PROBLEM DETAILS:
Please write out every record exactly, but keep any images out of it.

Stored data
+++

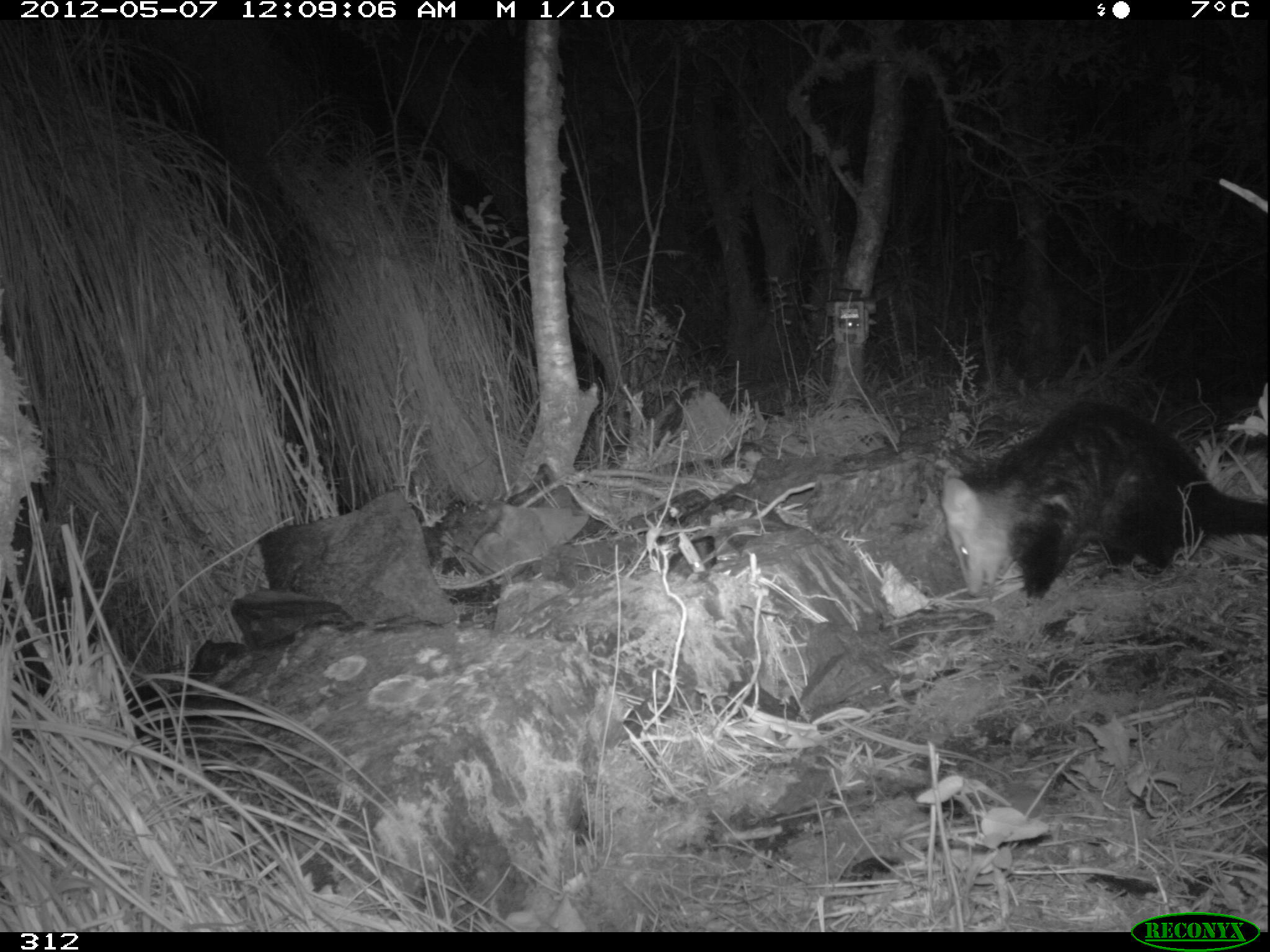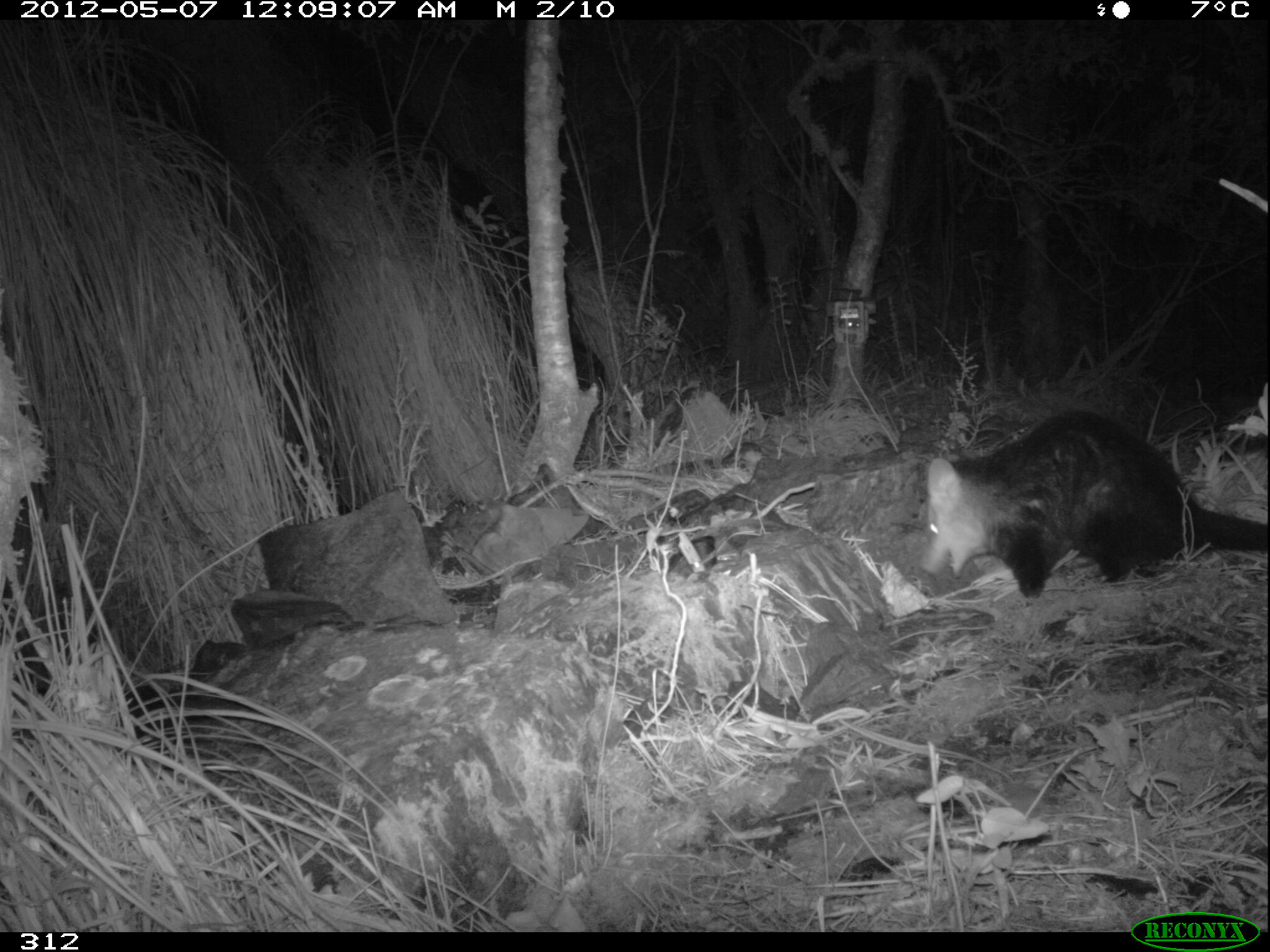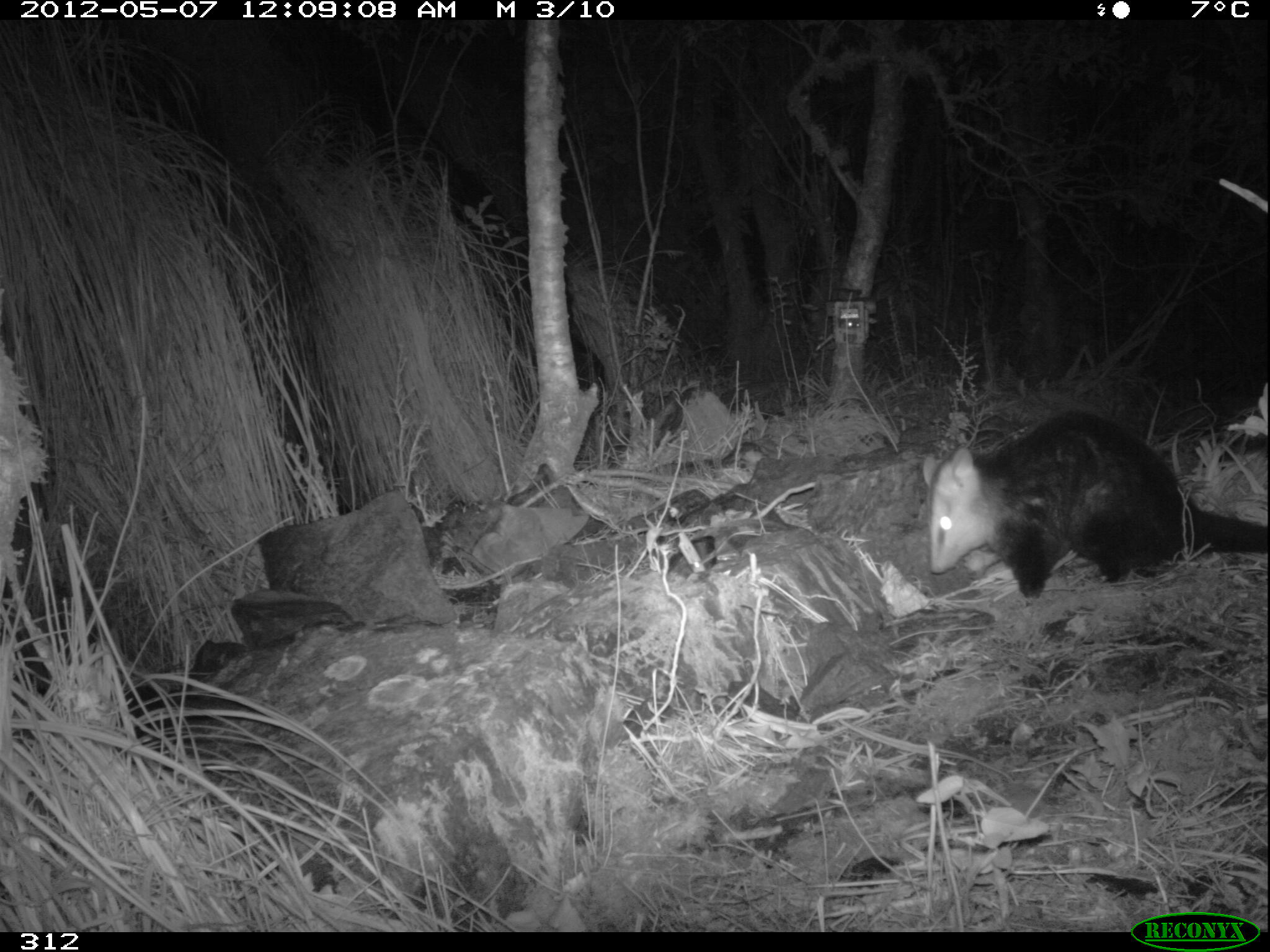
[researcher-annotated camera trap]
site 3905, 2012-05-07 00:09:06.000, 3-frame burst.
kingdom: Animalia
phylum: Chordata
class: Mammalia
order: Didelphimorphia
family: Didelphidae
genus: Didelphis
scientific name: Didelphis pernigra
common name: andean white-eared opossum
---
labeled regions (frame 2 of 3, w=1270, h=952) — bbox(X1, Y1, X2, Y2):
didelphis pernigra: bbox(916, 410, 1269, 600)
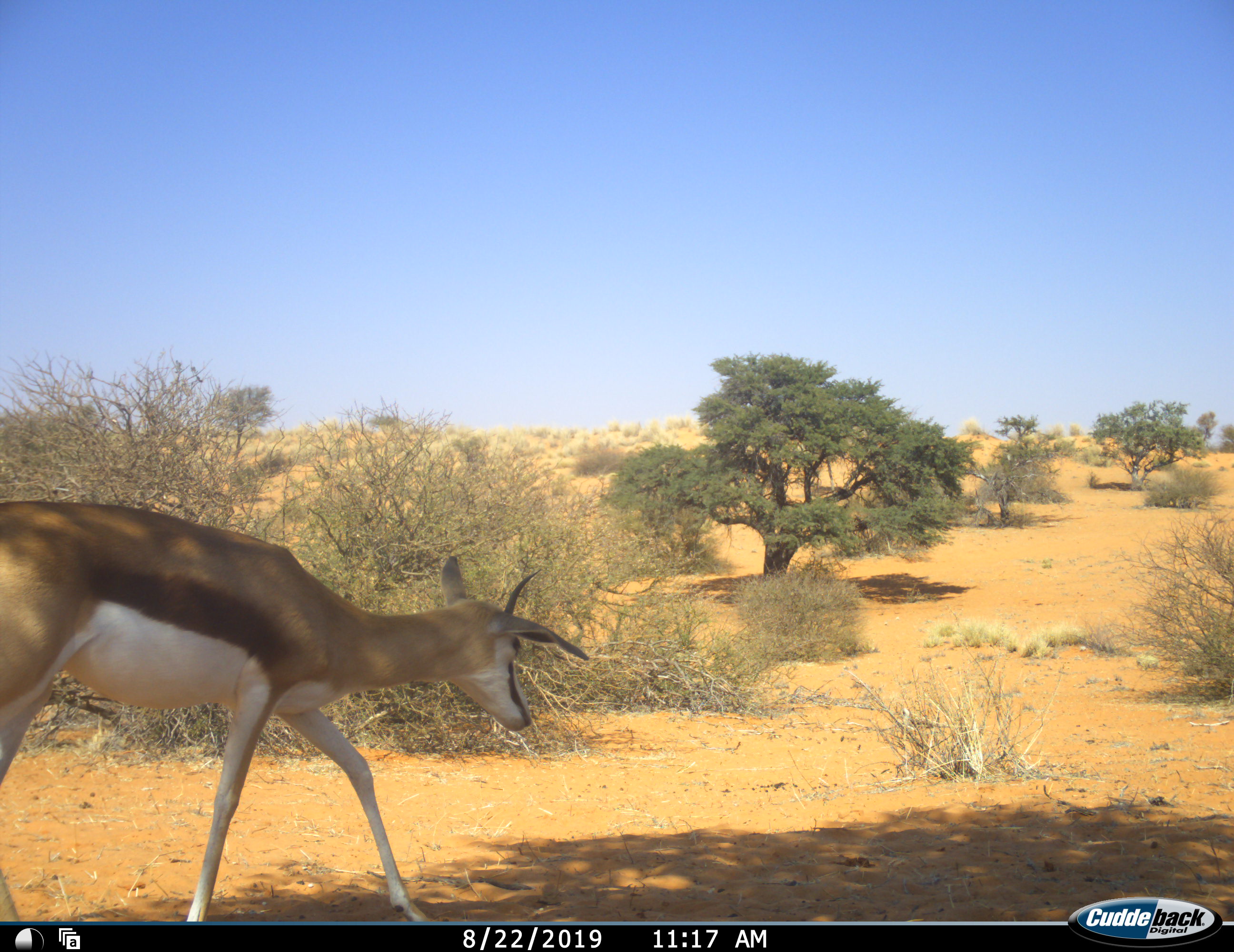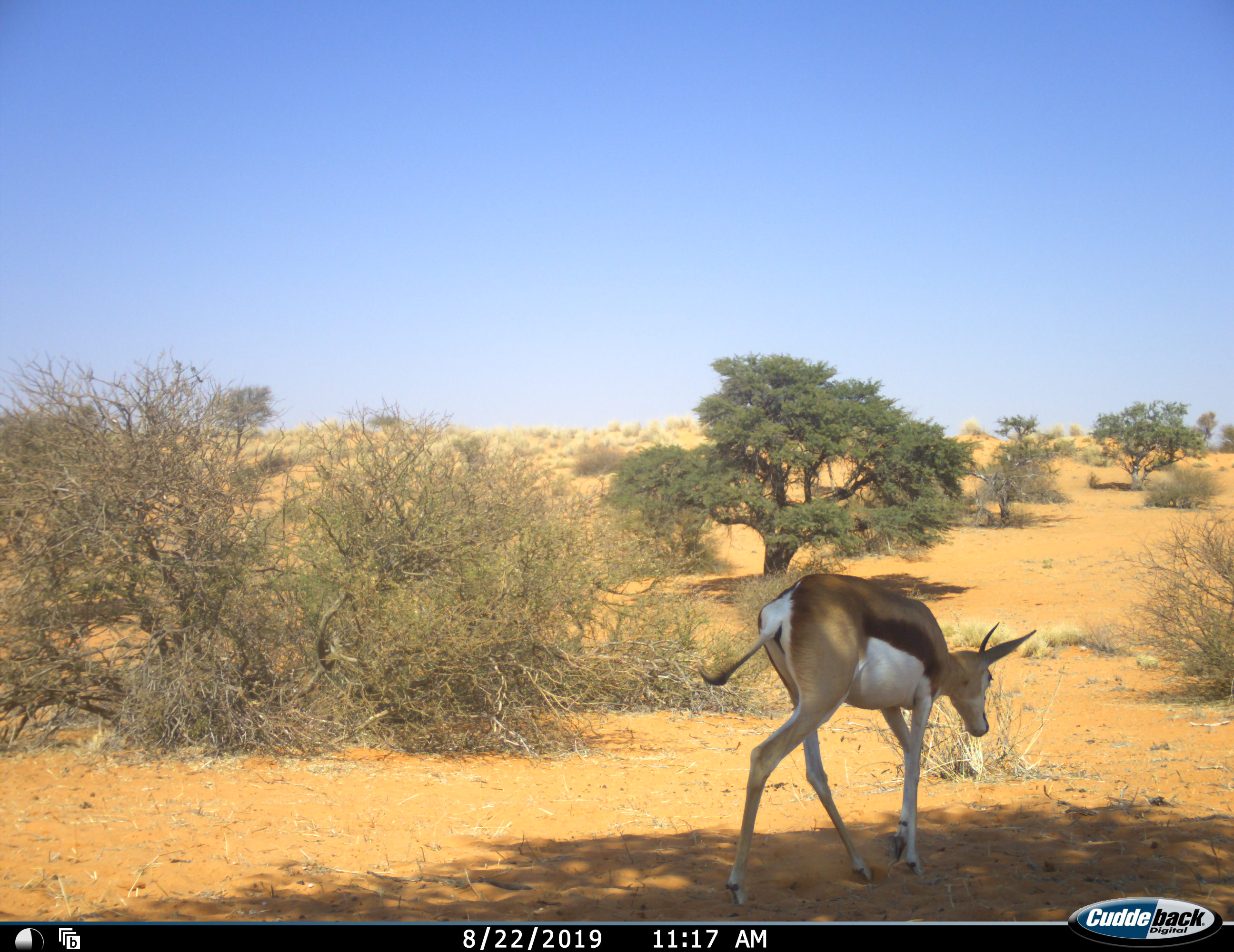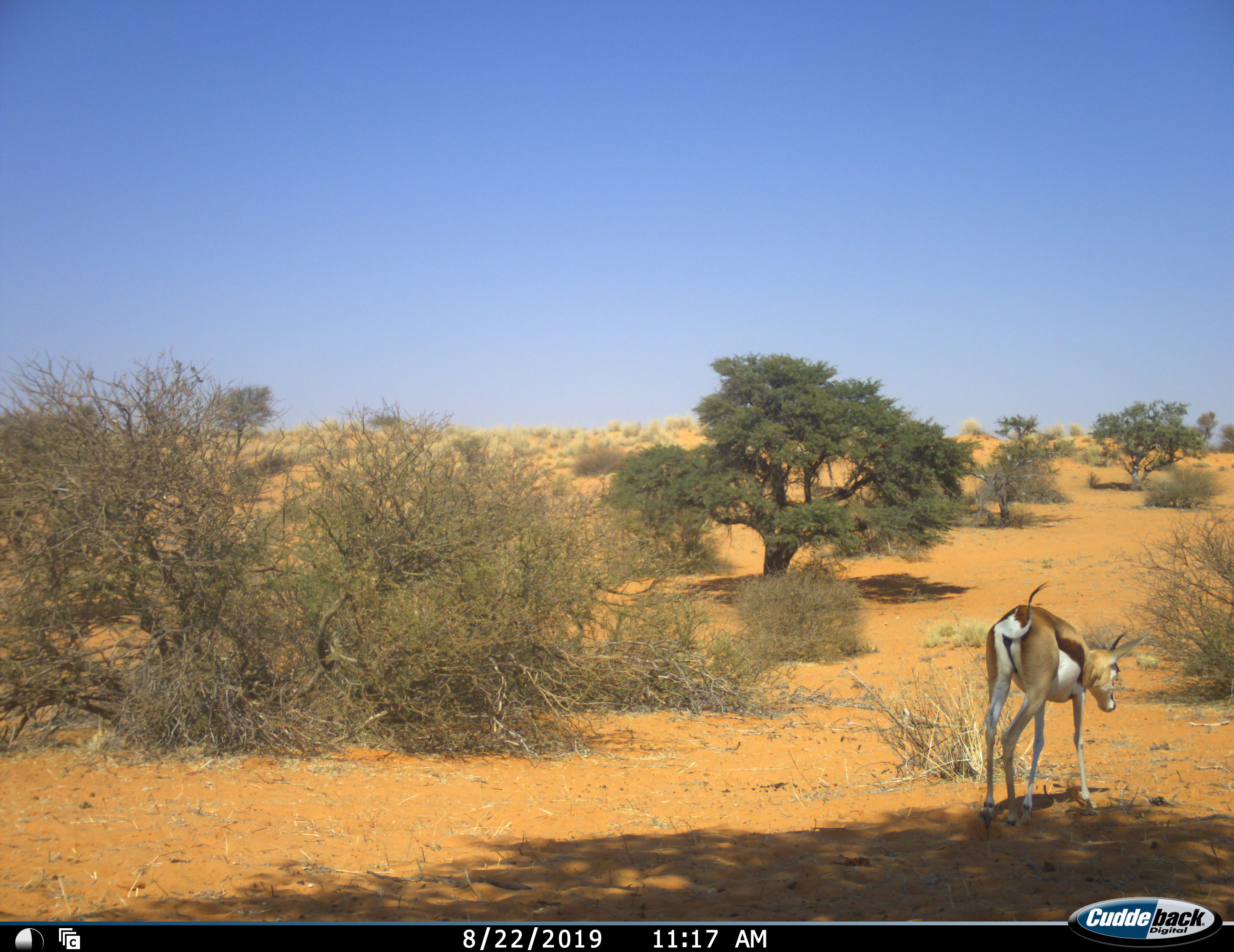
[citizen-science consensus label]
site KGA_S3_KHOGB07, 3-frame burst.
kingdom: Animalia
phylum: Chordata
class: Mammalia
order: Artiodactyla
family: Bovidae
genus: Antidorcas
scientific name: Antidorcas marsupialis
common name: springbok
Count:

+++

YOUR RESPONSE:
[researcher-annotated camera trap]
site 3905, 2012-05-07 00:09:06.000, 3-frame burst.
kingdom: Animalia
phylum: Chordata
class: Mammalia
order: Didelphimorphia
family: Didelphidae
genus: Didelphis
scientific name: Didelphis pernigra
common name: andean white-eared opossum
---
labeled regions (frame 2 of 3, w=1270, h=952) — bbox(X1, Y1, X2, Y2):
didelphis pernigra: bbox(916, 410, 1269, 600)
[citizen-science consensus label]
site KGA_S3_KHOGB07, 3-frame burst.
kingdom: Animalia
phylum: Chordata
class: Mammalia
order: Artiodactyla
family: Bovidae
genus: Antidorcas
scientific name: Antidorcas marsupialis
common name: springbok
Count:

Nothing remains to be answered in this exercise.